## WORK ORDER A
Using the text on exporting to glTF, answer each question:
(i) Which glTF color channel stores roughness?
(ii) What language is the image-encoding code in the Blender glTF exporter written in?
(iii) What term does the text use for glTF's role in publishing to the end user?
## WORK ORDER B
Can you quote the text on exporting to glTF between "I would like" and "the format specification.", inclusive?

## EXERCISE TEXT
++++++++

I would like to understand what exporting a scene in a GLTF format entails. I have a 3D model with high-definition texture maps, materials, yadee yadee yada, and I'm exporting a scene to a GLTF file.

During this process, is there actually any compute involved? What I mean by that is, does exporting the scene to the GLTF format actually involve any rendering, or any computation similar to rendering, or does it just basically bundle the 3D model with embedded textures in JPEG/PNG?


Solution

  • It matters what system you're exporting from, but in this case you tagged the question Blender so I will give an answer for exporting from Blender.

    With most formats, exporting is just a matter of gathering up and organizing the data (vertices, attributes, meshes, textures and/or texture filename references, and the like) and packing into the exported file according to the format specification.

    With the particular case of Blender exporting to glTF, there's a little catch. The glTF file format is particular about certain color channels. For example, roughness gets stored in glTF's green channel, metallic in the blue channel, and so on. So if a Blender user supplies a greyscale image for roughness and a separate image for metallic, Blender can't export those images as-is to a glTF file.

    So the Blender glTF exporter includes a section on image encoding. This bit of Python code will adapt the user-supplied images, when needed, to reassign color channels to match the glTF specification. Having all glTF assets use the same channel assignments makes it much easier for viewers to have shaders that work for all glTF files, particularly those systems that use precompiled shaders with runtime assets.

    The glTF mesh data may also be different from Blender's mesh. The glTF format specifies the data the way a GPU wants to receive it, with vertex attributes (glTF accessors) and the like. This means that artist-friendly features such as per-face UVs and per-face normals are converted to separate vertices in the exported glTF. Per-face attributes must be unwelded, converted into separate GPU vertices with separate vertex attributes. Some users perceive this as an increase in the number of vertices in the model, but internally the GPU needs this expanded version of the mesh data to function.

    In both these cases, the difference between artist asset interchange vs. raw GPU data delivery is visible. The glTF format makes the intentional choice to go with the latter, as a "transmission format" for publishing to the end user. This lightens the load on readers and viewers who wish to receive the file and render it quickly. But it does place compute requirements on glTF exporters.

++++++++

## DATA EXCERPTS
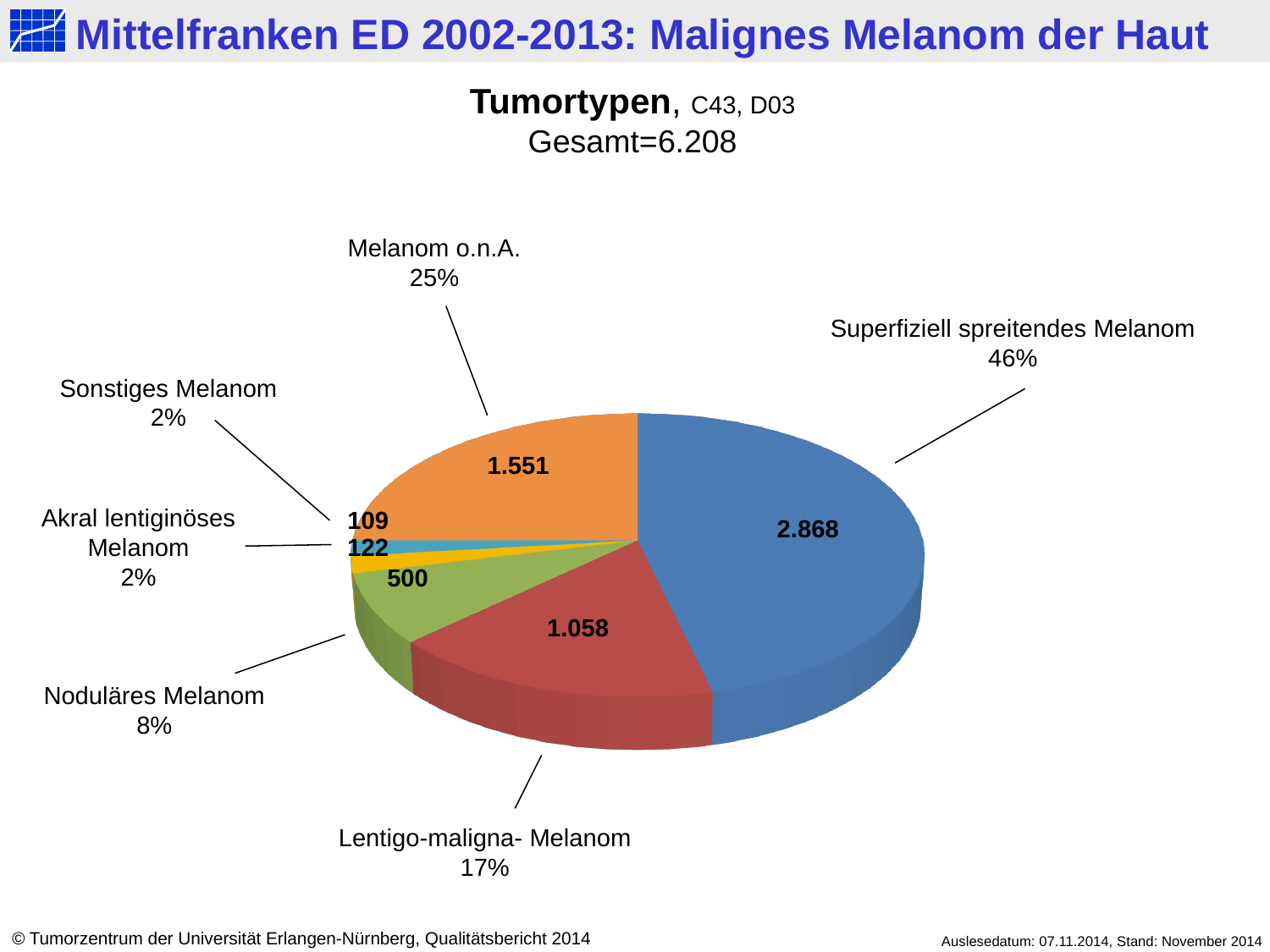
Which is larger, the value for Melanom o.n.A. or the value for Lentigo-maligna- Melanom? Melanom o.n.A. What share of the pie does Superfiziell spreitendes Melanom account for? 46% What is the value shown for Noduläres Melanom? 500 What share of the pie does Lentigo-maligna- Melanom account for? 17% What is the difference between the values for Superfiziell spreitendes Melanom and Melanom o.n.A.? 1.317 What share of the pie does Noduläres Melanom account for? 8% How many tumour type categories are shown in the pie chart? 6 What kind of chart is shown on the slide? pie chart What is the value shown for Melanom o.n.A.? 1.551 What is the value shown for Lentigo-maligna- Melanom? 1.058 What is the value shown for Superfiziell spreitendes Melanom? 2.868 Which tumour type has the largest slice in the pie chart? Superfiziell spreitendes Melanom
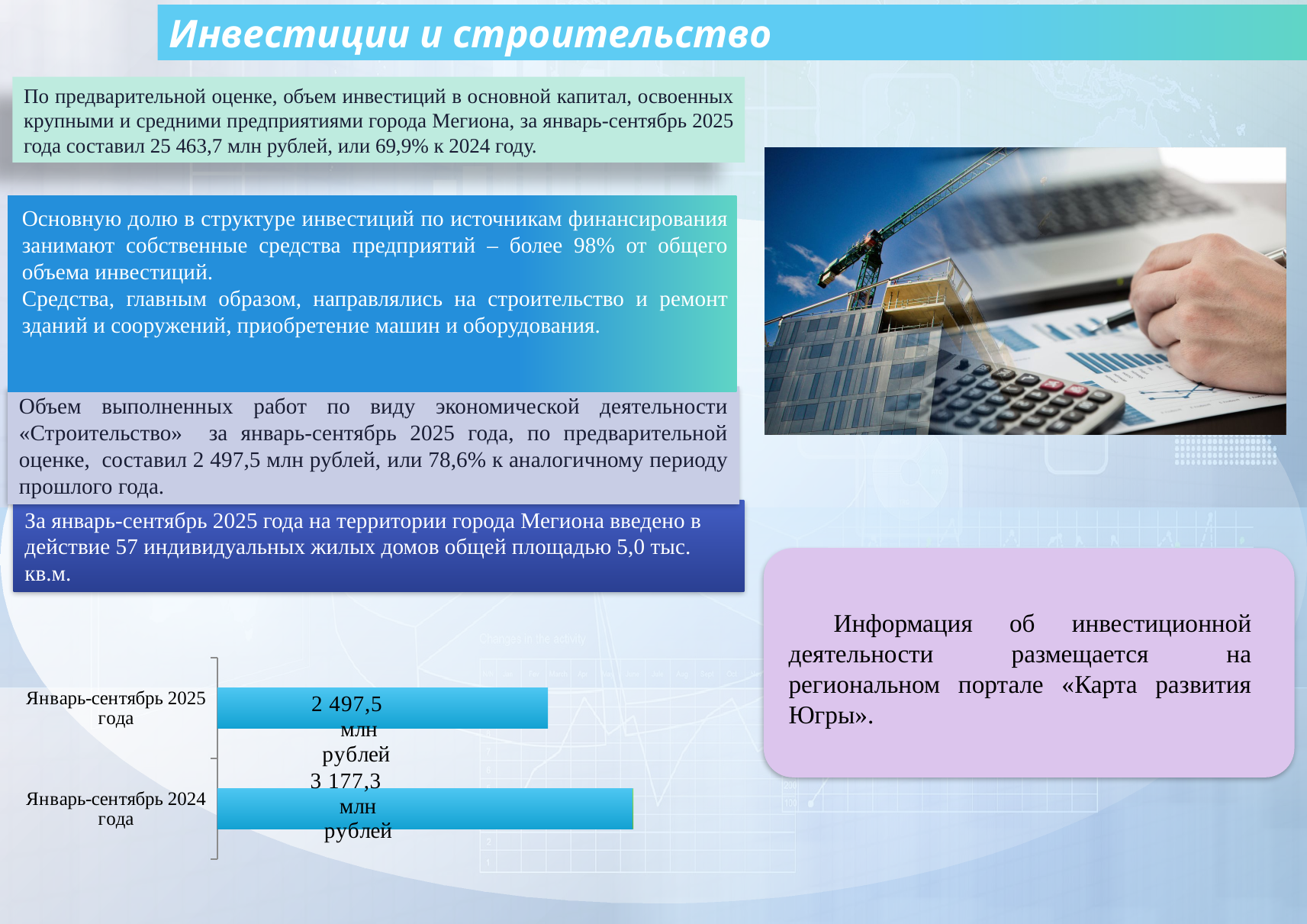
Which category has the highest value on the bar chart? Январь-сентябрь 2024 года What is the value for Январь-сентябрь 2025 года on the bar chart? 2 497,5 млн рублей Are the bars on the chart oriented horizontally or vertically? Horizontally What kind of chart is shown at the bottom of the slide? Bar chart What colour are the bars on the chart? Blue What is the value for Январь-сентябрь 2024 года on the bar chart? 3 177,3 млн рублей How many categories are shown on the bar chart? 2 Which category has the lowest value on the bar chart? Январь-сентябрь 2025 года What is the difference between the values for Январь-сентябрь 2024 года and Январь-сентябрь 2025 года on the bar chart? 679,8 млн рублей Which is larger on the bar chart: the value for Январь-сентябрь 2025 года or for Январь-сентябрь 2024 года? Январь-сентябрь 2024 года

++++++++

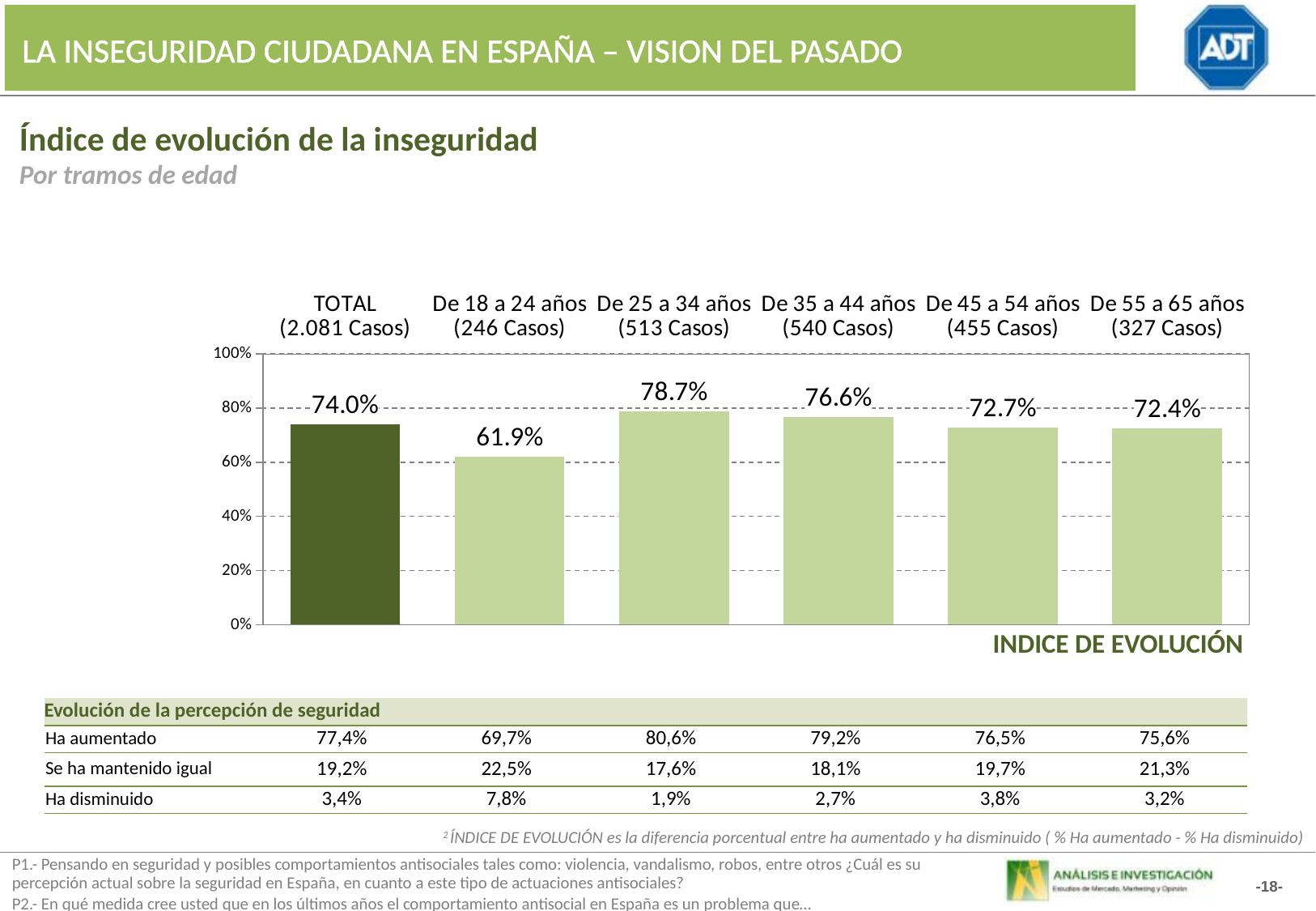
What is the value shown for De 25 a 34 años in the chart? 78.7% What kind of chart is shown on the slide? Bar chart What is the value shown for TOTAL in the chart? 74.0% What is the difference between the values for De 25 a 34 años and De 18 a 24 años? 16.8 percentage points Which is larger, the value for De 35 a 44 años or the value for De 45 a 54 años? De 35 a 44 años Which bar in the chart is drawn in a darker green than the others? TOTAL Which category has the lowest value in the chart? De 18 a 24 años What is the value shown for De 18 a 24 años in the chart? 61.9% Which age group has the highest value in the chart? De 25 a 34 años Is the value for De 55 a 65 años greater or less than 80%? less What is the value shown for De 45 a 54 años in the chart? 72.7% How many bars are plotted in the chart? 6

++++++++

## EXERCISE SOLUTION A
(i) The green channel.
(ii) Python.
(iii) A "transmission format."

## EXERCISE SOLUTION B
I would like to understand what exporting a scene in a GLTF format entails. I have a 3D model with high-definition texture maps, materials, yadee yadee yada, and I'm exporting a scene to a GLTF file.

During this process, is there actually any compute involved? What I mean by that is, does exporting the scene to the GLTF format actually involve any rendering, or any computation similar to rendering, or does it just basically bundle the 3D model with embedded textures in JPEG/PNG?


Solution

  • It matters what system you're exporting from, but in this case you tagged the question Blender so I will give an answer for exporting from Blender.

    With most formats, exporting is just a matter of gathering up and organizing the data (vertices, attributes, meshes, textures and/or texture filename references, and the like) and packing into the exported file according to the format specification.